TEXT SECTION start

To give you some idea of what it takes to watch Bill Moyers on WGBH at our house now, picture trying to follow the intelligent and witty dialogue between, say, Bill Moyers and Robert Reich while holding your left hand in the middle of the antenna assembly and waving your left arm back and forth  in the air whenever the sound or picture falters. Imagine watching the faces of the people on the screen melt periodically into caricatures that Picasso would have been hard pressed to come up with. Go into the kitchen for a cup of tea, and the sound cuts out in the middle of the most fascinating sound-bite of the evening. It's much harder than listening to Radio Denmark on short wave on a frequency right next to Radio Moscow, in a tent in Alaska with dogs howling outside (the closest comparison I can make). There is no chance of just  lying down in front of the screen as if it were a fireplace and drifting off to sleep watching Dr. Who; that's just a fond memory... sigh!

Our house is beyond the range of cable TV, so even if we wanted to fork over an extra 30 to 60 dollars a month for a decent selection of programming, we couldn't. I don't think a satellite dish would be much cheaper than cable, and the trees around our house would probably make it impossible to install successfully.

TEXT SECTION end

**REQUIREMENTS:**
a. In the passage about TV reception, rewrite the paragraph that begins "Our house is beyond the range of cable TV" more briefly, keeping its main facts.
b. Return the part of the TV reception passage that opens with the words "Our house is" and closes with "to install successfully.", copied word for word.

DATASET CONTENT start

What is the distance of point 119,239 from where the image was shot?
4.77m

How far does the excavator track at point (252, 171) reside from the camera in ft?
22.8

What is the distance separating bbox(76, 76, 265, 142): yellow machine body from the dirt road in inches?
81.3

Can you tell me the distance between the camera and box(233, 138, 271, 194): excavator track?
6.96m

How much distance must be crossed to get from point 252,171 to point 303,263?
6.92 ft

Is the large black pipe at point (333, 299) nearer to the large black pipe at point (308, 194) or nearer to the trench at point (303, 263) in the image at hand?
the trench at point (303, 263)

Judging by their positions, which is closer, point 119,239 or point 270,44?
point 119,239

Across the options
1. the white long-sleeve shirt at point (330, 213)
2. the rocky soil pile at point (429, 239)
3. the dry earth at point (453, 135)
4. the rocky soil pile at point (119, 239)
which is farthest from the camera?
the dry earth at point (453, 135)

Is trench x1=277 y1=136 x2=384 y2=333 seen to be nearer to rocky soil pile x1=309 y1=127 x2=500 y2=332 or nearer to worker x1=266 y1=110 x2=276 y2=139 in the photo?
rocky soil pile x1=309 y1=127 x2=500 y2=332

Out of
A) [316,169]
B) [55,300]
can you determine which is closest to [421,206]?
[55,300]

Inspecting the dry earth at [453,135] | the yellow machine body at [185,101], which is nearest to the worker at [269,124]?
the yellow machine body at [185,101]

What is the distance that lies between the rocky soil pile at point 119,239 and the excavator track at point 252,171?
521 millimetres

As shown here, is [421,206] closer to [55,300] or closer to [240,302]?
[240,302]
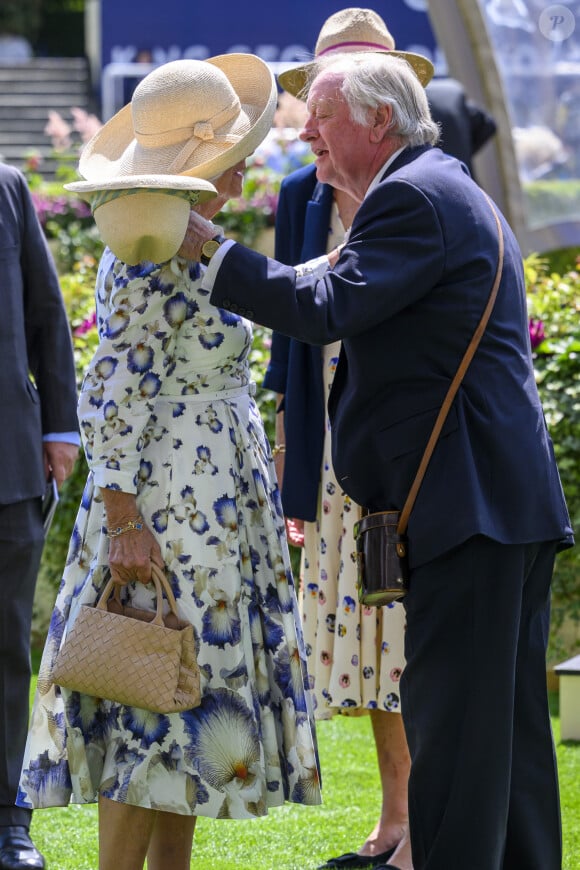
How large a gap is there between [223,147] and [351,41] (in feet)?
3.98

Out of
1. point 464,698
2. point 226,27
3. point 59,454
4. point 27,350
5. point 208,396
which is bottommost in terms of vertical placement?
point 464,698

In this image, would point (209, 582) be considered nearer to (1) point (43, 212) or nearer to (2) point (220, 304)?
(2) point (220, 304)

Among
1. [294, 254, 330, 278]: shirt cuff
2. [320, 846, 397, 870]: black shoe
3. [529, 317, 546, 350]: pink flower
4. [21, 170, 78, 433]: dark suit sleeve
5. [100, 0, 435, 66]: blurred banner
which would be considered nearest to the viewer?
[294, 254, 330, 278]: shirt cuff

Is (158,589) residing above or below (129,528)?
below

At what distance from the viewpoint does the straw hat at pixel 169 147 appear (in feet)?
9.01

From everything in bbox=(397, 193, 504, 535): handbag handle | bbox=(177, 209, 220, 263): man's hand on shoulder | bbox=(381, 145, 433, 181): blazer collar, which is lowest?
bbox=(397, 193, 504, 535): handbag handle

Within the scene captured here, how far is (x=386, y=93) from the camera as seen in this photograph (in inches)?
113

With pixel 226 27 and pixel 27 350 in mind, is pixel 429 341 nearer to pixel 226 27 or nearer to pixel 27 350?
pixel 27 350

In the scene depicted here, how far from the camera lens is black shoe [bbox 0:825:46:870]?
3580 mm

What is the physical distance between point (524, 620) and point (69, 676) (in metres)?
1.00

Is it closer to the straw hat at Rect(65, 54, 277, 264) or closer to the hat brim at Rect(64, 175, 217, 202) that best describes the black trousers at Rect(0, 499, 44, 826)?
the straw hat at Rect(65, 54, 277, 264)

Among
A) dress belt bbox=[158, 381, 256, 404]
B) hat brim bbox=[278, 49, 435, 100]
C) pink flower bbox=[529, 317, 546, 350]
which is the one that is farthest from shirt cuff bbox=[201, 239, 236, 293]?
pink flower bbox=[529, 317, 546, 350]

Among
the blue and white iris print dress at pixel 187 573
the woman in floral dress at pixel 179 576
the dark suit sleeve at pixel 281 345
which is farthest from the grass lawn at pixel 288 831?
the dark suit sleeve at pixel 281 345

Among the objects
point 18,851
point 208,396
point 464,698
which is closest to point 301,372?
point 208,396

DATASET CONTENT end
DATASET CONTENT start

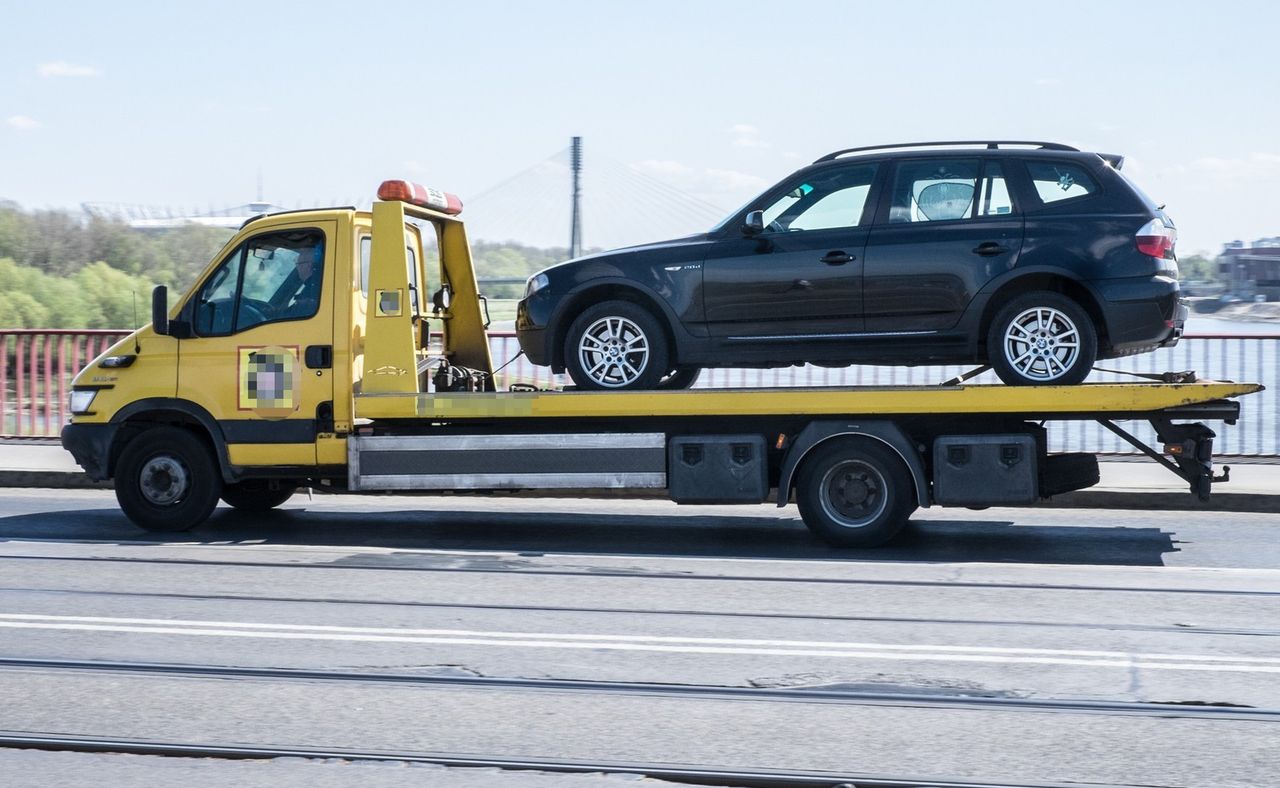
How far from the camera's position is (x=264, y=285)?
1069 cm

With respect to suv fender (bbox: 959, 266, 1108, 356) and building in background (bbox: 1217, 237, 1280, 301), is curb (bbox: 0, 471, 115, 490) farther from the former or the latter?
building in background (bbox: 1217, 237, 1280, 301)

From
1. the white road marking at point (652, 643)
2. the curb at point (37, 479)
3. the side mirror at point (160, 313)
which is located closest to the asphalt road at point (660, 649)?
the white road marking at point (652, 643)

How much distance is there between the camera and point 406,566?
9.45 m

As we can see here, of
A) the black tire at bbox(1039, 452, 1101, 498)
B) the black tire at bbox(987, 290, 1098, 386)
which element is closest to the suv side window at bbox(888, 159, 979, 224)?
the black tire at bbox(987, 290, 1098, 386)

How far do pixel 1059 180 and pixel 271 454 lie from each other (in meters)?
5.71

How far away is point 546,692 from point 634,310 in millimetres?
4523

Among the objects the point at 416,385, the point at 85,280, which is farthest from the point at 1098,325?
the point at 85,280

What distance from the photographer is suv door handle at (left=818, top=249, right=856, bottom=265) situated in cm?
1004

DATASET CONTENT end

**SOLUTIONS TO THE PROBLEMS:**
a. Our house is out of cable TV range, so we couldn't pay 30 to 60 dollars a month for decent programming even if we wanted to. A satellite dish probably wouldn't cost much less than cable, and the trees around the house would likely prevent a successful installation.

b.
Our house is beyond the range of cable TV, so even if we wanted to fork over an extra 30 to 60 dollars a month for a decent selection of programming, we couldn't. I don't think a satellite dish would be much cheaper than cable, and the trees around our house would probably make it impossible to install successfully.